Jon laughed out loud at that while Darcy rushed over and picked her son up, swinging him around and around until he was giggling so hard he was squealing. Cha Cha came running down the stairs when he heard it and bounced up on his hind legs over and over, barking like he was laughing with everyone else, his floppy ears waving like streamers until one of them wrapped around his face.
Then he stopped, and made a funny noise of confusion—erf?—and backed up until he bumped into the wall and his ear fell away and he could see again.
From her perch on the arm of the couch, Tiptoe yawned. She was not amused.
Zane was. He clapped his hands. “Heh, you’re silly, Cha Cha.”
“Yeah, he is.” Darcy set Zane down again and took him by the hand. “Let’s get you and your sister dressed to go outside. Does Cha Cha want to come with us?”
The dog barked twice and lifted up his right front paw.
“He says, not until the snows go away. I mean, til the snow go away.”
With one more whuff, Cha Cha sat down, his tongue sticking out of the side of his mouth.
Tiptoe mrowled. Obviously, she agreed with him this time.

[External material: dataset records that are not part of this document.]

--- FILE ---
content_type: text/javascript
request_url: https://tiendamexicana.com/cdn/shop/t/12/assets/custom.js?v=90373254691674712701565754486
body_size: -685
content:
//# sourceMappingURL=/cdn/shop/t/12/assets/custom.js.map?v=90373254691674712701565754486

Once the kids were bundled up and out the door Darcy and Jon started setting up for dinner. They pulled the table out a little and added a folding table to it with folding chairs. With the kids eating in the living room this would be plenty of space for the grown-ups even if it did make the kitchen hard to maneuver through. Darcy basted the turkey and added some pepper and lemon juice. Jon started the potatoes and the stuffing. They were going to have to drink water and Kool Aid, considering the milk in the fridge had soured without any power. If they’d been home, she or Jon would have put the food outside in the snow to keep it cold but it had taken them hours at the police station
to straighten everything out. Now the roads would have to be plowed before they could get even basic needs like bread.
Well, it wouldn’t be the first time that solving a mystery had gotten in the way of their life. They were who they were, and who they would always be. Like Zane said, they would go on forever. Or at least, for as long as they had together on this side of life.
Izzy came wandering into the kitchen with her cellphone to her ear, and Darcy could tell by the way she was talking that the person on the other end of the line was Mark Franks. Her friend was happy. That was all that mattered to Darcy. Whatever her feelings towards Mark might be, she had to let Izzy move forward with her own life. She was a grown woman, after all.
“Mm-hmm,” she said into the phone, behind a wide smile. “Me too. Yes, I do. You’re going to help us dig the bookstore out from all of this, right? Uh-huh. Uh-huh. Hey, watch that kind of talk, mister. There’s people here listening, you know.”
Her cheeks had colored red, and Darcy could only imagine the sorts of things Mark was saying to her. If he was anything like Jon, then he was probably very… flirty over the phone.
While Darcy and Jon got things ready for the dinner, Izzy sat down at the table. “Yes, there are people here,” Darcy heard her say. “Well, I’m still at their house, you know. The power might be on to the rest of the town but I’m going to have to get an electrician to figure out why it’s still out at my place. Maybe it’s just a fuse. I don’t know. No, I don’t know about stuff like that. Hmm?” She paused, and then her gaze swept across the room to Darcy. “Yes, she’s here.”
Then she held the phone out at arm’s length.
“He says he wants to talk to you.”
Izzy was on speaking terms with Darcy again, but she wasn’t exactly being friendly about it. She was still angry about the things that had been said, and the way Darcy had treated both her and Mark, and apparently that wasn’t going away any time soon. Darcy had apologized, a few times, but this was the sort of hurt between friends that didn’t just go away. Not right off. It was going to take time to heal this mistake.